*EXTRACTED RECORDS:*

— Start —

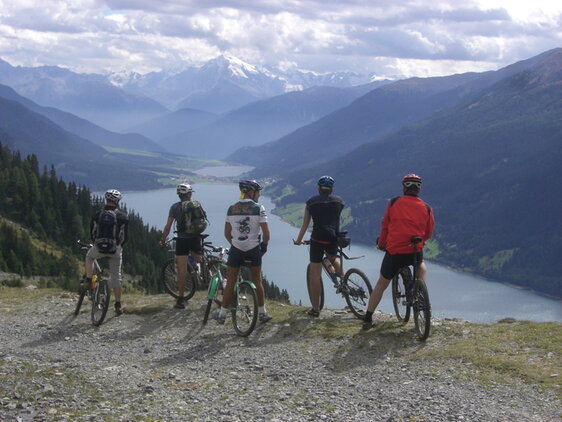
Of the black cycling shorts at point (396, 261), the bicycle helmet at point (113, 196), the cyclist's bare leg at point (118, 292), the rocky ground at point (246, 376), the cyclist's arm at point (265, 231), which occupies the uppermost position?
the bicycle helmet at point (113, 196)

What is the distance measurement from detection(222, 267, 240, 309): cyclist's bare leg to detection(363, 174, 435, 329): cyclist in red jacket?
3.40m

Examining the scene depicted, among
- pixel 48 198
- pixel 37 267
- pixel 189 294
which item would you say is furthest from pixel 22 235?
pixel 189 294

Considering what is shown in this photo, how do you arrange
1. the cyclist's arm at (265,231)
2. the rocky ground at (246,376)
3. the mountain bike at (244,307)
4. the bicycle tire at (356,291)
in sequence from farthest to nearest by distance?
the bicycle tire at (356,291) < the mountain bike at (244,307) < the cyclist's arm at (265,231) < the rocky ground at (246,376)

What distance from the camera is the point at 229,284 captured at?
1503cm

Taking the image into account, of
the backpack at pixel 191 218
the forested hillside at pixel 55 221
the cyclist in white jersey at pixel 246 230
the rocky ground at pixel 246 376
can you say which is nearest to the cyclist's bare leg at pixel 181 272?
the backpack at pixel 191 218

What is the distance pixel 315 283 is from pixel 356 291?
3.63ft

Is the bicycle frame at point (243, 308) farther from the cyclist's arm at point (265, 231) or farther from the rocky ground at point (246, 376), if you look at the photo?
the cyclist's arm at point (265, 231)

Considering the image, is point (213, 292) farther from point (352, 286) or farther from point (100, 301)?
point (352, 286)

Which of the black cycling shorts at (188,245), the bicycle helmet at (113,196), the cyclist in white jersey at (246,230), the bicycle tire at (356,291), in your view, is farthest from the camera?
the black cycling shorts at (188,245)

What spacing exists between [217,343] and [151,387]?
3.85 meters

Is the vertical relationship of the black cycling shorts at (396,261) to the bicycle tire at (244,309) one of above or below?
above

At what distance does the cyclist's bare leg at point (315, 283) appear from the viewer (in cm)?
1619

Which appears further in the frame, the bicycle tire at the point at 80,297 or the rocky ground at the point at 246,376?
the bicycle tire at the point at 80,297

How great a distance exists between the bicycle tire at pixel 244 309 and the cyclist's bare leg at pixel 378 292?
2653 mm
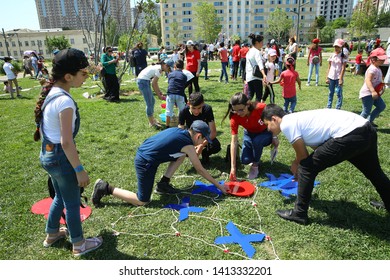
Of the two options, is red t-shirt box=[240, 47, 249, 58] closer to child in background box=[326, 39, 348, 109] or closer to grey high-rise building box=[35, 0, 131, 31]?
grey high-rise building box=[35, 0, 131, 31]

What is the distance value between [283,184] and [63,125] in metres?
2.83

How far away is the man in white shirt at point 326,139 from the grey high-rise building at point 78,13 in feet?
33.3

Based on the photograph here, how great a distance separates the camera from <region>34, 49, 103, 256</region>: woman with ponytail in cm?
212

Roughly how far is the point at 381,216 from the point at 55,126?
3293mm

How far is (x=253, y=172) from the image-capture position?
4.18 meters

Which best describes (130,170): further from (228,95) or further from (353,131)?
(228,95)

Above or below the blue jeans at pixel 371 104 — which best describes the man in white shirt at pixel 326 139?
above

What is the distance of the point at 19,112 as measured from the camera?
357 inches

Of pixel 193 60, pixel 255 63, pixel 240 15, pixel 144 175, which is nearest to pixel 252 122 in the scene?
pixel 144 175

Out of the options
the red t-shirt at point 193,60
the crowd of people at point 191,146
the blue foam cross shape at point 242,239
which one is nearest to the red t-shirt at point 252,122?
the crowd of people at point 191,146

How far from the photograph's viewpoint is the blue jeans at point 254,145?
4.18 m

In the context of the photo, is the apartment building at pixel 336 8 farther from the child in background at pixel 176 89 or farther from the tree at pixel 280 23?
the child in background at pixel 176 89

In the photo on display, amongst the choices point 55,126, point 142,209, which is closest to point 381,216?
point 142,209
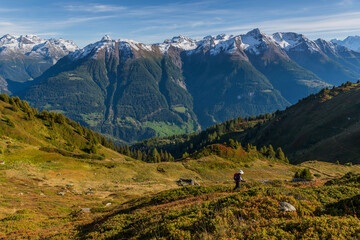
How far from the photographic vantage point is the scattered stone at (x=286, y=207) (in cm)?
1303

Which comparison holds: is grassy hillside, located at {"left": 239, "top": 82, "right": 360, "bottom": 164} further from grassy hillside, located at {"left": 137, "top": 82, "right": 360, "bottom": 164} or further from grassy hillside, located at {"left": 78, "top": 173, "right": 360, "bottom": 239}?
grassy hillside, located at {"left": 78, "top": 173, "right": 360, "bottom": 239}

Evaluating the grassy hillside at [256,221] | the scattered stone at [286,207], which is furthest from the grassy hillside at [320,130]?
the scattered stone at [286,207]

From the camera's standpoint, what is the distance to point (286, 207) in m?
13.2

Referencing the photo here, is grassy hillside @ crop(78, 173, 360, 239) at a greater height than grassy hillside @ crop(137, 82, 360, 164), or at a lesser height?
greater

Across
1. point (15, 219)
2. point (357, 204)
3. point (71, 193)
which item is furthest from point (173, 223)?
point (71, 193)

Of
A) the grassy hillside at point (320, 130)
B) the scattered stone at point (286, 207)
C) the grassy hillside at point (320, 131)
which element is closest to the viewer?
the scattered stone at point (286, 207)

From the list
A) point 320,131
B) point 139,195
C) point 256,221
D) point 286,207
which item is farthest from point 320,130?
point 256,221

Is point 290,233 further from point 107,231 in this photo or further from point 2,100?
point 2,100

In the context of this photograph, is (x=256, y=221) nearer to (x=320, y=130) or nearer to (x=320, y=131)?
(x=320, y=131)

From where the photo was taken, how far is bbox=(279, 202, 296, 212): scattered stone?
1303cm

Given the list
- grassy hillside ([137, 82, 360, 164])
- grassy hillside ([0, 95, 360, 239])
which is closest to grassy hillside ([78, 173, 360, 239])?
grassy hillside ([0, 95, 360, 239])

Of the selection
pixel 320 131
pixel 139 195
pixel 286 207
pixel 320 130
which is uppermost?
pixel 286 207

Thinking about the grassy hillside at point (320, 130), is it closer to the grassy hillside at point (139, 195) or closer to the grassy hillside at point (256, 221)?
the grassy hillside at point (139, 195)

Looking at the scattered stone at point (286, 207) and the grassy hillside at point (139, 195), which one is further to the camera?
the scattered stone at point (286, 207)
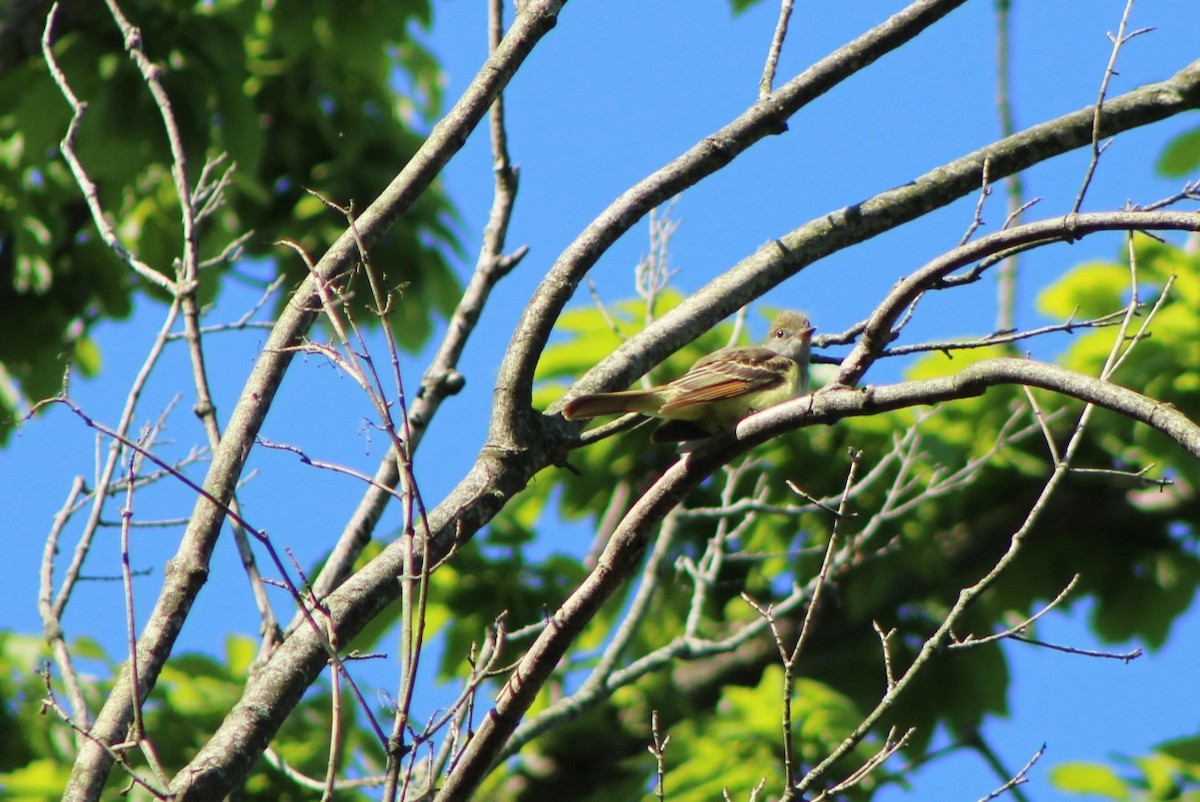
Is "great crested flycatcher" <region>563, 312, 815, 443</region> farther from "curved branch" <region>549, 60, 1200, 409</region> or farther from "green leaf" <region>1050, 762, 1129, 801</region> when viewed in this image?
"green leaf" <region>1050, 762, 1129, 801</region>

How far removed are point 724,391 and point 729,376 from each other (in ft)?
0.82

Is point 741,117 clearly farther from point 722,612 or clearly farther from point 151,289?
point 151,289

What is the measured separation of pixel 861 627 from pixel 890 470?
1081 mm

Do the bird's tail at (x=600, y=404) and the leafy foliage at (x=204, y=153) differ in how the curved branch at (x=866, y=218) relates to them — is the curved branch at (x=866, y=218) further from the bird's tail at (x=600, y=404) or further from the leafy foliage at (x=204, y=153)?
the leafy foliage at (x=204, y=153)

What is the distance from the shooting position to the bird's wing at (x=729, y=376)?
19.0 ft

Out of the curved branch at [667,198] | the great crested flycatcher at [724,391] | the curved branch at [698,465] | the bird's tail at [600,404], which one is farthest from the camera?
the great crested flycatcher at [724,391]

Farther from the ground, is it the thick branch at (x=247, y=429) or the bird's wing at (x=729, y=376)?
the bird's wing at (x=729, y=376)

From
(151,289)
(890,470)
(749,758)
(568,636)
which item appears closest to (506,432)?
(568,636)

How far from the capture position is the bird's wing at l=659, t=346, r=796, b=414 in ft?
19.0

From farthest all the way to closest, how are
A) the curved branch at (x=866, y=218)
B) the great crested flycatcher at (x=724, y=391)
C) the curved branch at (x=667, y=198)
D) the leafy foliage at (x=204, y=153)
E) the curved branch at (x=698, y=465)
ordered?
1. the leafy foliage at (x=204, y=153)
2. the great crested flycatcher at (x=724, y=391)
3. the curved branch at (x=866, y=218)
4. the curved branch at (x=667, y=198)
5. the curved branch at (x=698, y=465)

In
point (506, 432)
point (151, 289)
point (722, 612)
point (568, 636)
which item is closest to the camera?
point (568, 636)

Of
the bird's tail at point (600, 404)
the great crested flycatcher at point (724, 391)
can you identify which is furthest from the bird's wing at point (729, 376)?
the bird's tail at point (600, 404)

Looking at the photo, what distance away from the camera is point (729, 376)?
20.0ft

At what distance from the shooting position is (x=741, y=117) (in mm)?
4137
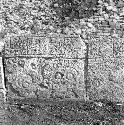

— End —

*GIVEN EXERCISE:* Please lay out the stretch of the material from the line containing "From farthest all the way to closest, how are" through the line containing "4. the curved branch at (x=667, y=198)" as a numbered list, leaving out any blank lines.

*THE COMPLETED TASK:*
1. From farthest all the way to closest, how are
2. A) the curved branch at (x=866, y=218)
3. B) the great crested flycatcher at (x=724, y=391)
4. C) the curved branch at (x=667, y=198)
5. D) the leafy foliage at (x=204, y=153)
6. E) the curved branch at (x=698, y=465)
7. ordered?
8. 1. the leafy foliage at (x=204, y=153)
9. 2. the great crested flycatcher at (x=724, y=391)
10. 3. the curved branch at (x=866, y=218)
11. 4. the curved branch at (x=667, y=198)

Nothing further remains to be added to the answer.